With higher patient loads, higher patient acuity, more responsibilities, and customer service requirements--something has to give. One person can only accomplish so much in a given 12 hour shift (and God forbid you stay even 15 minutes over on your shift!). Granted I personally would choose to "cut corners" elsewhere. I feel assessment and medication administration should have top priority.
I think there's a certain element of "why bother?" (not saying that's OK) when so little of medical decisions are made based on physical assessment, and in most hospital environments the nursing assessments are not read or taken seriously.
So no proper assessment; serious problems are not caught and brought to the physician's attention; the patient suffers a bad outcome which could have been prevented, and that's acceptable? The assessment was not done, or made up, and presumably documented as done/benign/no concerning changes. The patient suffers a deterioration in medical condition because the nurse can't be bothered to properly assess them and make the effort to advocate for their needs, and falsifies charting?
To the OP, I have seen this too on occasions in recent years with my family members who have been hospitalized, I'm sorry to say.
When I was in nursing school 20 years ago I was taught to always listen to the lungs, apical pulse, check pedal pulses and auscultate bowel sounds, as part of my basic assessment.
I always stay with my family members when they are hospitalized.
I think there's a certain element of "why bother?" (not saying that's OK) when so little of medical decisions are made based on physical assessment, and in most hospital environments the nursing assessments are not read or taken seriously.
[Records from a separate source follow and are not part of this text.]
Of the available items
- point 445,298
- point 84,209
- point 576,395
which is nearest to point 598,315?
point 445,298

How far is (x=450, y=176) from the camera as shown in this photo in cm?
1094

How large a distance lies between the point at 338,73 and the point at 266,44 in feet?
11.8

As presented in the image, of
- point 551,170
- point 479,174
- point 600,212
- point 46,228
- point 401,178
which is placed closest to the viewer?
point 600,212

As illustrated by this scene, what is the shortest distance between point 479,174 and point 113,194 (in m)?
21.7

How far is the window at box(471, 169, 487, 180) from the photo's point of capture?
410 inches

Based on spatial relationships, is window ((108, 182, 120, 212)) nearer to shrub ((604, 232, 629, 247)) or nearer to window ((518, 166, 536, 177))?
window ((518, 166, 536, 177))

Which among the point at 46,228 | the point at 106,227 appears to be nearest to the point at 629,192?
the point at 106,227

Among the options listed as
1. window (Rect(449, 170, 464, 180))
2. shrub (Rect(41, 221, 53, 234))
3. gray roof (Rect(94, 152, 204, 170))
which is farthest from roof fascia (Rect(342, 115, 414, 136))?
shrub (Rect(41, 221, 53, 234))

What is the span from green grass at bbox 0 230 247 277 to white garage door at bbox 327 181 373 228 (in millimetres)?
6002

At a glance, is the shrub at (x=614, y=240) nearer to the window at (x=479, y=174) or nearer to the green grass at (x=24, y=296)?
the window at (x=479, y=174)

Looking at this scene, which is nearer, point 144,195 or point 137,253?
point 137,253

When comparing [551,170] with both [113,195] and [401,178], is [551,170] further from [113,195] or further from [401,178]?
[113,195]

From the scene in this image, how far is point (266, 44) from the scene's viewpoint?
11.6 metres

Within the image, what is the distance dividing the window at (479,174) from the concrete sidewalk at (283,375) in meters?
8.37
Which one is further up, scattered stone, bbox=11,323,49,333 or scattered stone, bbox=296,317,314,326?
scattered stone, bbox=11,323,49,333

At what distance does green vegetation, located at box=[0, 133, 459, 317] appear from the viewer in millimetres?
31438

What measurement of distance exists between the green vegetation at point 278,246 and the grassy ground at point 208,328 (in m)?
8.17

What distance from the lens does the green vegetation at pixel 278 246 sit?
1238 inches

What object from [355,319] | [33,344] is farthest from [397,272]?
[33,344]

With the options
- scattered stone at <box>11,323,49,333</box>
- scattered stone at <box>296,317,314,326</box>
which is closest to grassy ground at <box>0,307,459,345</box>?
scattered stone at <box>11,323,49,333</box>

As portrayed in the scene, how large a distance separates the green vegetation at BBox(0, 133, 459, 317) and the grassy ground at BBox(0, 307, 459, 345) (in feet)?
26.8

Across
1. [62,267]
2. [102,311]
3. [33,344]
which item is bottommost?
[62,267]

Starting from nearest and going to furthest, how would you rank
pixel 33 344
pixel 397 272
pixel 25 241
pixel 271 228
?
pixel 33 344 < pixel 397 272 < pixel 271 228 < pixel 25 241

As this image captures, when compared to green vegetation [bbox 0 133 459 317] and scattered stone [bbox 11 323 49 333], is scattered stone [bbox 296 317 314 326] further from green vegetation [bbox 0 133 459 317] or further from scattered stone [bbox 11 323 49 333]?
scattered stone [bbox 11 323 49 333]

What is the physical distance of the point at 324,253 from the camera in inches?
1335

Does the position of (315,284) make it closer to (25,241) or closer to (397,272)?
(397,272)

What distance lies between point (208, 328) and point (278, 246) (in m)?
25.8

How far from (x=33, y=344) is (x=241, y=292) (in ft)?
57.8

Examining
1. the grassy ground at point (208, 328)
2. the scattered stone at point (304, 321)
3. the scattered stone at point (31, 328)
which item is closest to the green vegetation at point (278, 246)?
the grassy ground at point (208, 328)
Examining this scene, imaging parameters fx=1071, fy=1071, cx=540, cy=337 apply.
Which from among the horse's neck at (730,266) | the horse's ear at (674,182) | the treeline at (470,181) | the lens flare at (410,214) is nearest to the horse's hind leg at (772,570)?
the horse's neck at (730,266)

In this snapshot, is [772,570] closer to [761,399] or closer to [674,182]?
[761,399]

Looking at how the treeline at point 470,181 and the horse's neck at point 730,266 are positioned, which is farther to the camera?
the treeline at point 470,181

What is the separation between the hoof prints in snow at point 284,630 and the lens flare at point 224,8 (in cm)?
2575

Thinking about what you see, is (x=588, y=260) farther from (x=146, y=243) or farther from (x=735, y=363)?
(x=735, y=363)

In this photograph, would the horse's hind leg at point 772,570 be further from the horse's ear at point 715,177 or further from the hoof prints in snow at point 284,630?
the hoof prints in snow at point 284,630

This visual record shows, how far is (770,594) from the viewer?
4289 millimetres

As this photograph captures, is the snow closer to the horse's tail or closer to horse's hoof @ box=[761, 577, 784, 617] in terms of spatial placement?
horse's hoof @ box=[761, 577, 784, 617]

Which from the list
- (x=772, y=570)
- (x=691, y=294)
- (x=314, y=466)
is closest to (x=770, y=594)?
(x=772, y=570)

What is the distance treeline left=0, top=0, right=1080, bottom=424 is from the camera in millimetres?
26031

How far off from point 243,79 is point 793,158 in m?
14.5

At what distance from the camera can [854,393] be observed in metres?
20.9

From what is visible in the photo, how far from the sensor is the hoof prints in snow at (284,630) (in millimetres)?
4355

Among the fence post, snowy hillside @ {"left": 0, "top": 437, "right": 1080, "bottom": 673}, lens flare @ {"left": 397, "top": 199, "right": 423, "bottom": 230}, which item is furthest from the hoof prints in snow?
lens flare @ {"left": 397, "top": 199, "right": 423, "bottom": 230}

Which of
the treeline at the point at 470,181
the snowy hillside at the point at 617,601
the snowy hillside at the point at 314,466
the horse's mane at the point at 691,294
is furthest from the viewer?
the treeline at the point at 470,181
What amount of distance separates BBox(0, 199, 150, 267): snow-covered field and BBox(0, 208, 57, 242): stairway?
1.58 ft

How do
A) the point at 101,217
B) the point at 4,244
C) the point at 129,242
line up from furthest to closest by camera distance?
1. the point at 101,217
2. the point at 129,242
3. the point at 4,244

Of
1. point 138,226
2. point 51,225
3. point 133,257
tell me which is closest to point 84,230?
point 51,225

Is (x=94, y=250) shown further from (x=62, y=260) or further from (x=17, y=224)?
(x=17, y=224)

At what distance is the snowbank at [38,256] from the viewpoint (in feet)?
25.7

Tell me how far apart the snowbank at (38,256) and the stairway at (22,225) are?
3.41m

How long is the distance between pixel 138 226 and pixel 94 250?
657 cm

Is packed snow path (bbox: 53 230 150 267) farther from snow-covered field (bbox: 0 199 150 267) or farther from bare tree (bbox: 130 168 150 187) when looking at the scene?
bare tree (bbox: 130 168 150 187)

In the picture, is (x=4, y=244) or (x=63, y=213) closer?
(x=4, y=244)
Until someone sues. Then every word is taken very seriously. I'm scared to death to chart an assessment I didn't actually perform. You can't know which one is going to come back to haunt you. Are there really that many nurses not bothering to do assessments? Scary. Don't get sick.
I can't defend RNs/MDs who don't do their jobs, but I can shift the blame to a systems failure, where everyone is pushed to do the minimum on the maximum number of people. Unfortunately, we are seeing the results of years of "do more, with less" mentalities in hospital administration. I think blaming the worker bees is a short-sighted approach and that the problem is much deeper and endemic to the hospitals' current business model.
You have a point, but cutting important corners will only get the nurse hung out to dry (oh, yeah and maybe kill the patient). Most union shops have some type of inadequate staffing notification form. Typically, nurses are too intimidated to file those. At the risk of sounding like a broken record, we really need to get tough and start standing up for our patients and ourselves.
So no proper assessment; serious problems are not caught and brought to the physician's attention; the patient suffers a bad outcome which could have been prevented, and that's acceptable? The assessment was not done, or made up, and presumably documented as done/benign/no concerning changes. The patient suffers a deterioration in medical condition because the nurse can't be bothered to properly assess them and make the effort to advocate for their needs, and falsifies charting?
Did you miss the part where I explicitly stated that this is not OK?
Libby1987
3,726 Posts
That's so hard to reconcile given how seriously my assessments are taken. When I call a clinic and report new onset of abnormalities, I get a response.
No one reads my charting, but they respond to my reporting.
However I have at least 30 min/patient whether I'm charting at night or not, I can't say I could function on the floor.